Work to complete – In the entries that follow, find every line containing "United" and copy it.

Material to process –
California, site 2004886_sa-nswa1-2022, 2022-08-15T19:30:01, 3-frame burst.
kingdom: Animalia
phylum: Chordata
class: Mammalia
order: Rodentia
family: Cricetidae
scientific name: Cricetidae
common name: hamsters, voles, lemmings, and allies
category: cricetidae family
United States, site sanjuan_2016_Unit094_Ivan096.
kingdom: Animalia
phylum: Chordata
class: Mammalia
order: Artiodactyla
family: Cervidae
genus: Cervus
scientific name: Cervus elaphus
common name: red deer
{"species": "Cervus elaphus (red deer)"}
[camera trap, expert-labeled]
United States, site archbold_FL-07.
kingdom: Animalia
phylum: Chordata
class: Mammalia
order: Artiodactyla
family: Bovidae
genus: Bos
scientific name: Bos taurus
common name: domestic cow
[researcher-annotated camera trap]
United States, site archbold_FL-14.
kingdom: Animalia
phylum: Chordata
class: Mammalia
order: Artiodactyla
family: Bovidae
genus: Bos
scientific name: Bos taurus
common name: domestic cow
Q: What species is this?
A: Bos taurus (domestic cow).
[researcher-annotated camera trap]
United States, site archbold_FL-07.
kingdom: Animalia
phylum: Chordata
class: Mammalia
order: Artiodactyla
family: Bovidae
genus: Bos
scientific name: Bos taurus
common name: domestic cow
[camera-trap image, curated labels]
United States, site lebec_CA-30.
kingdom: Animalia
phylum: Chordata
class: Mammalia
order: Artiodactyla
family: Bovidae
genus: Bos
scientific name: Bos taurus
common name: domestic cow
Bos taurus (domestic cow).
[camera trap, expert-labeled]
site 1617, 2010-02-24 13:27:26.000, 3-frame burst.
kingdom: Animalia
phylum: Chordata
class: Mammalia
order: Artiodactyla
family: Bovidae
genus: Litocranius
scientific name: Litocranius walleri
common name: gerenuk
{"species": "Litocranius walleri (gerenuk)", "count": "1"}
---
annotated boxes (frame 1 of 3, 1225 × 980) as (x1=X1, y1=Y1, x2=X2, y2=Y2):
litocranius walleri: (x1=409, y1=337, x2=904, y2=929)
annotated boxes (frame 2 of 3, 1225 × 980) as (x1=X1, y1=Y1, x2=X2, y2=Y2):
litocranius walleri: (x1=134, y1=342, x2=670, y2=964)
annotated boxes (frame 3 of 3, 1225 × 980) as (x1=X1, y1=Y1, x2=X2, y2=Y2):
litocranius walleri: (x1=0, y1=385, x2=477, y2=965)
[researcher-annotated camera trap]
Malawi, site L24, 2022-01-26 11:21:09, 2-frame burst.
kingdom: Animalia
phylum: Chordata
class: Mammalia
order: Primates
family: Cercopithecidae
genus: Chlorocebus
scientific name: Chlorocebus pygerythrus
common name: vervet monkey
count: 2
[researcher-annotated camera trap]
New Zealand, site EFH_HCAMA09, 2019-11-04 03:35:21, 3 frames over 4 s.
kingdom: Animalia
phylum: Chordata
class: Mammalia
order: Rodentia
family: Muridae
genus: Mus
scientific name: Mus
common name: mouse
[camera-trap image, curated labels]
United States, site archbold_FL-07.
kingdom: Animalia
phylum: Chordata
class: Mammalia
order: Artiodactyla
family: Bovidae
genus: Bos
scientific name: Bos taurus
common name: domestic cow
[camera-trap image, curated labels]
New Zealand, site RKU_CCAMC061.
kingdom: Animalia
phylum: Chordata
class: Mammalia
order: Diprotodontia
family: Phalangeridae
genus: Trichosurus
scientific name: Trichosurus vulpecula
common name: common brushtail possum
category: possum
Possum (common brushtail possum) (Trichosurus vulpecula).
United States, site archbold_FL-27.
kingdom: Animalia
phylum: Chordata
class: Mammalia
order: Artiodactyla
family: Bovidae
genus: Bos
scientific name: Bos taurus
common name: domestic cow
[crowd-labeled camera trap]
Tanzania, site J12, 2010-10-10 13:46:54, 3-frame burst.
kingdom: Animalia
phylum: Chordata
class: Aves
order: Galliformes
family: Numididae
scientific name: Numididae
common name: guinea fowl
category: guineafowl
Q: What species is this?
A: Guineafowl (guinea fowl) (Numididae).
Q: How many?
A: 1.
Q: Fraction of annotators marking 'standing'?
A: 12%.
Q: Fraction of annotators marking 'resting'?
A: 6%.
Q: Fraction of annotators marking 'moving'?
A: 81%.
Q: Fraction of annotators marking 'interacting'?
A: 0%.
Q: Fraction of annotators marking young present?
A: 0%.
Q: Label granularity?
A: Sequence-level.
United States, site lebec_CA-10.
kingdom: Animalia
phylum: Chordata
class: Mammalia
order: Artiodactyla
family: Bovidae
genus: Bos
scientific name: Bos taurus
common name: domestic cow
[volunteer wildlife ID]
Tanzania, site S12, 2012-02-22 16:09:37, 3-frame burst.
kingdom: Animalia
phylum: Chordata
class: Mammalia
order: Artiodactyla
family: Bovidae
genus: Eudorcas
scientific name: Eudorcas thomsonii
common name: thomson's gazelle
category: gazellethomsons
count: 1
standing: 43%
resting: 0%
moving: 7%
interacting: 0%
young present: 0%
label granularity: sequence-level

Response –
United States, site sanjuan_2016_Unit094_Ivan096.
United States, site archbold_FL-07.
United States, site archbold_FL-14.
United States, site archbold_FL-07.
United States, site lebec_CA-30.
United States, site archbold_FL-07.
United States, site archbold_FL-27.
United States, site lebec_CA-10.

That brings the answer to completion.